==== Data to process ====

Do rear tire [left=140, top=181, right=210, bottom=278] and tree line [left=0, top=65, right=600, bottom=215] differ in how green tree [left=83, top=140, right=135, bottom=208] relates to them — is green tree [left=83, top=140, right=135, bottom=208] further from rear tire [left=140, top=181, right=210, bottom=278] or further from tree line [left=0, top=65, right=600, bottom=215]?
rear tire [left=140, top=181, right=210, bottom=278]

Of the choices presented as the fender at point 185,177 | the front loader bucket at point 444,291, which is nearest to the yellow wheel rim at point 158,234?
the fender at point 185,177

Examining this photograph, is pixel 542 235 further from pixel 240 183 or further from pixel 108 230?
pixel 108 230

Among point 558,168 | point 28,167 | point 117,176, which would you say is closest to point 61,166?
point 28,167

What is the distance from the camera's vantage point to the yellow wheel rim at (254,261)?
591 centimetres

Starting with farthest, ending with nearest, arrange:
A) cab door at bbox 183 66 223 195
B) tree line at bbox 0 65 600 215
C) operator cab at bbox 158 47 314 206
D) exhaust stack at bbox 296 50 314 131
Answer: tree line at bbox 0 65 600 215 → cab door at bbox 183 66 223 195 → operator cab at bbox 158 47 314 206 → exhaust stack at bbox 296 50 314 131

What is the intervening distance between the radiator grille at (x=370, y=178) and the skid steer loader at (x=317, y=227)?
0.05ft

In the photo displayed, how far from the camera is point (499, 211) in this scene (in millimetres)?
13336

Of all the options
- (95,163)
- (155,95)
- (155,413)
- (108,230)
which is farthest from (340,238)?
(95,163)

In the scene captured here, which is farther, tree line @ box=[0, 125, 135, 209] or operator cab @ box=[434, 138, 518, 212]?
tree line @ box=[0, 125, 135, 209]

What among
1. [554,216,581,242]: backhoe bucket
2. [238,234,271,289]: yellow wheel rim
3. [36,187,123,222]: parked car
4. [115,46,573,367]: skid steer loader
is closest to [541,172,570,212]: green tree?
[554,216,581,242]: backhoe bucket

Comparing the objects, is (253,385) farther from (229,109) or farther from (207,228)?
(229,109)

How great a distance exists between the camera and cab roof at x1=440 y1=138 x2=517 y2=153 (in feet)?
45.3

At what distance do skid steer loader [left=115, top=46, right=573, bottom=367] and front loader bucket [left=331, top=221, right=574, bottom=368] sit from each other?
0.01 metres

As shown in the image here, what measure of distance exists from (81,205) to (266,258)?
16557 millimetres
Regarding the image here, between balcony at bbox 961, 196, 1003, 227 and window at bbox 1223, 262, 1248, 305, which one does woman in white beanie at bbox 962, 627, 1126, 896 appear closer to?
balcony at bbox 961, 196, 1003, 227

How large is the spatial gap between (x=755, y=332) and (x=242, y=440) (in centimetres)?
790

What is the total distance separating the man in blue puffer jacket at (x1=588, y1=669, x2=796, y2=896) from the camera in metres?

====

Request
Write the whole listing out again. Keep every line exactly as it is.

Written solution
Do rear tire [left=140, top=181, right=210, bottom=278] and tree line [left=0, top=65, right=600, bottom=215] differ in how green tree [left=83, top=140, right=135, bottom=208] relates to them — is green tree [left=83, top=140, right=135, bottom=208] further from rear tire [left=140, top=181, right=210, bottom=278] or further from tree line [left=0, top=65, right=600, bottom=215]?
rear tire [left=140, top=181, right=210, bottom=278]

Of the choices presented as the fender at point 185,177 | the front loader bucket at point 444,291, which is nearest to the yellow wheel rim at point 158,234?
the fender at point 185,177

Examining this photograph, is pixel 542 235 further from pixel 240 183 or further from pixel 108 230?
pixel 108 230

Among point 558,168 | point 28,167 | point 117,176, which would you say is closest to point 61,166?
point 28,167

What is the distance from the camera's vantage point to the yellow wheel rim at (254,261)?
591 centimetres

Starting with farthest, ending with nearest, arrange:
A) cab door at bbox 183 66 223 195
B) tree line at bbox 0 65 600 215
C) operator cab at bbox 158 47 314 206
D) exhaust stack at bbox 296 50 314 131
Answer: tree line at bbox 0 65 600 215 → cab door at bbox 183 66 223 195 → operator cab at bbox 158 47 314 206 → exhaust stack at bbox 296 50 314 131

What is the intervening distance between the radiator grille at (x=370, y=178) and the skid steer loader at (x=317, y=227)?
0.05ft

In the photo displayed, how far from the camera is point (499, 211) in this scene (in millimetres)?
13336

Of all the options
- (95,163)
- (155,95)
- (155,413)
- (108,230)
which is farthest from (340,238)?
(95,163)

In the scene captured here, which is farther, tree line @ box=[0, 125, 135, 209] or operator cab @ box=[434, 138, 518, 212]?
tree line @ box=[0, 125, 135, 209]

What among
1. [554,216,581,242]: backhoe bucket
2. [238,234,271,289]: yellow wheel rim
3. [36,187,123,222]: parked car
4. [115,46,573,367]: skid steer loader
is closest to [541,172,570,212]: green tree?
[554,216,581,242]: backhoe bucket

Comparing the objects, is (253,385) farther from (229,109) or farther from (207,228)?
(229,109)

How great a distance exists between the camera and cab roof at x1=440 y1=138 x2=517 y2=153 (in feet)?
45.3

At what distance do skid steer loader [left=115, top=46, right=573, bottom=367] and front loader bucket [left=331, top=221, right=574, bottom=368] sit from each other?
0.01 metres

As shown in the image here, what measure of distance exists from (81,205) to (266,258)?
16557 millimetres
Regarding the image here, between balcony at bbox 961, 196, 1003, 227 and window at bbox 1223, 262, 1248, 305, which one does woman in white beanie at bbox 962, 627, 1126, 896 appear closer to?
balcony at bbox 961, 196, 1003, 227

How large is the spatial gap between (x=755, y=332) and (x=242, y=440) (in centimetres)?
790

What is the total distance separating the man in blue puffer jacket at (x1=588, y1=669, x2=796, y2=896) from the camera in metres?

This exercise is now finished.